Marco Müller, le directeur du Festival international du film de Locarno, claque la porte. Il part sans assurer ni relève ni continuité dans la programmation, domaine où il était passé maître – c'est ainsi qu'il a fait de cette manifestation l'une des plus importantes au monde. Aussi légitimes qu'en soient les motivations, et quel que soit le rôle des pressions exercées par le monde du cinéma suisse ou au sein même du comité d'organisation, le style et la manière sont inacceptables. Le directeur d'un festival d'une telle stature, à moins d'en vouloir le naufrage, ne se comporte pas en diva.

Avec le décès de son président Giuseppe Buffi, Locarno se retrouve à présent sans pilotes et paie durement une gestion qui, jusqu'à très récemment, se complaisait dans l'amateurisme familial malgré des subventions dorées.

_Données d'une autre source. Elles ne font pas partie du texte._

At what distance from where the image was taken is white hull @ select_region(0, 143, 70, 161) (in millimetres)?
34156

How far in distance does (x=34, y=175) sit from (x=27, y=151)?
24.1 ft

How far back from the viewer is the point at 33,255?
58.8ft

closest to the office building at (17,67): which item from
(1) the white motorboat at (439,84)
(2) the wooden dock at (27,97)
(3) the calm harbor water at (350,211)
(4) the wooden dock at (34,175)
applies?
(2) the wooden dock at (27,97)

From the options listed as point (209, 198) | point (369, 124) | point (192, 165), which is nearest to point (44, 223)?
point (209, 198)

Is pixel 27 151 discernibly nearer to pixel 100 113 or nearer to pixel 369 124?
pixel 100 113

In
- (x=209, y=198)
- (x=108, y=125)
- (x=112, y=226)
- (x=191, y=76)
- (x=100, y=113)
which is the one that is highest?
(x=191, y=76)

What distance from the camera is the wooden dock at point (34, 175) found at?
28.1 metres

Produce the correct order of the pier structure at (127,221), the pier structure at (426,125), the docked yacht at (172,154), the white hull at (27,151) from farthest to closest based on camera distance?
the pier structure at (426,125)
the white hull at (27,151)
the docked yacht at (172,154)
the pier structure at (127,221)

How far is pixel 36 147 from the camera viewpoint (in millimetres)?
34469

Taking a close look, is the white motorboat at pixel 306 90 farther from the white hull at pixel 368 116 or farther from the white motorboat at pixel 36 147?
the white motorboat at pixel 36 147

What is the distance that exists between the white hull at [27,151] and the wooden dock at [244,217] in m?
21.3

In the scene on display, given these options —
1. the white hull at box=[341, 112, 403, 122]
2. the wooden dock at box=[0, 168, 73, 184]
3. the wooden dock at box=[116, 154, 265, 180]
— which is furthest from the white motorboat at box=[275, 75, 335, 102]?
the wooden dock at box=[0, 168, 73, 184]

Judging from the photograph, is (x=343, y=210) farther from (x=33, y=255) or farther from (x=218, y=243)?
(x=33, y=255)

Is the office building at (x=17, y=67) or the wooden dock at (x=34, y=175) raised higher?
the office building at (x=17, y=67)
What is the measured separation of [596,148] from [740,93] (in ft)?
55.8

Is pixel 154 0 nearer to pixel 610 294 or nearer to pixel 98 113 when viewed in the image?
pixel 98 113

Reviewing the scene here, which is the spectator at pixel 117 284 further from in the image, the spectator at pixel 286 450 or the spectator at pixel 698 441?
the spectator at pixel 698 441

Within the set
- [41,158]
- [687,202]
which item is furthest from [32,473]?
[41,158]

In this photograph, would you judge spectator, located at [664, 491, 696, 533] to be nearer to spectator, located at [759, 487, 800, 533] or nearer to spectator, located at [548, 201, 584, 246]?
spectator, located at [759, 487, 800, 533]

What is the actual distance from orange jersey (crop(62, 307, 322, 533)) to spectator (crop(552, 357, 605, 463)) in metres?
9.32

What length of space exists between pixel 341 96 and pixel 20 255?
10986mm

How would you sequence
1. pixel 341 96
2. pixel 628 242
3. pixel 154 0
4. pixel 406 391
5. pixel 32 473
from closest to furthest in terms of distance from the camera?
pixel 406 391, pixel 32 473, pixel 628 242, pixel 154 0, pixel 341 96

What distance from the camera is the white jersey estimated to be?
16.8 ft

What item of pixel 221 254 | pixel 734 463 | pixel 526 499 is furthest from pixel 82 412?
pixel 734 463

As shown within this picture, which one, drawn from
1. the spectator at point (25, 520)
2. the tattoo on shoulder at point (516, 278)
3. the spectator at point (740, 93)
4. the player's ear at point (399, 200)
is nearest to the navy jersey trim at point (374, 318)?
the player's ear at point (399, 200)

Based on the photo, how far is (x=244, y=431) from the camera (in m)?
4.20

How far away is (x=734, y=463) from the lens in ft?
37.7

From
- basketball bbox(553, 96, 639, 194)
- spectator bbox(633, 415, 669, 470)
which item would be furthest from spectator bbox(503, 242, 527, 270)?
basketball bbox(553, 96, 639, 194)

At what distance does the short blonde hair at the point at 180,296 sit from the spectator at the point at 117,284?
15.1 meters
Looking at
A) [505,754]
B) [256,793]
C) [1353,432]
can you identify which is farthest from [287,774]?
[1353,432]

Voilà encore l'héritage coûteux d'une conscience artistique nationale qui continue d'avancer en se croyant affranchie de toute considération économique sous prétexte qu'elle soutient l'Art. Mais à force de ne pas vouloir se considérer comme un véritable système de production, avec des soucis de promotion et de public, l'Office fédéral du cinéma et tous les organismes d'aide de ce pays, qui gèrent pourtant de l'argent public, provoquent une gabegie sans précédent par leurs hésitations entre l'interventionnisme et le laisser-faire.

Locarno, s'il devait retomber dans ce climat de querelles intestines et d'indécision chronique, aurait tôt fait de perdre ce qui en fait la force: un lieu de contradictions assumées entre la grande production et un cinéma de création, entre le large public et la tribu des cinéphiles. Mais pour rester sur cette ligne de crête, il lui faudra une nouvelle équipe de grand calibre, avec un directeur de stature internationale, apte à résister aux intrigues du sérail cinématographique national.

Le festival et ses donateurs, de la Confédération au canton du Tessin, doivent donc exclure toute solution de compromis. Regarder vers le large et partir en quête d'un directeur charismatique… Un directeur qu'il ne faudrait pas hésiter, si nécessaire, à chercher hors de nos frontières.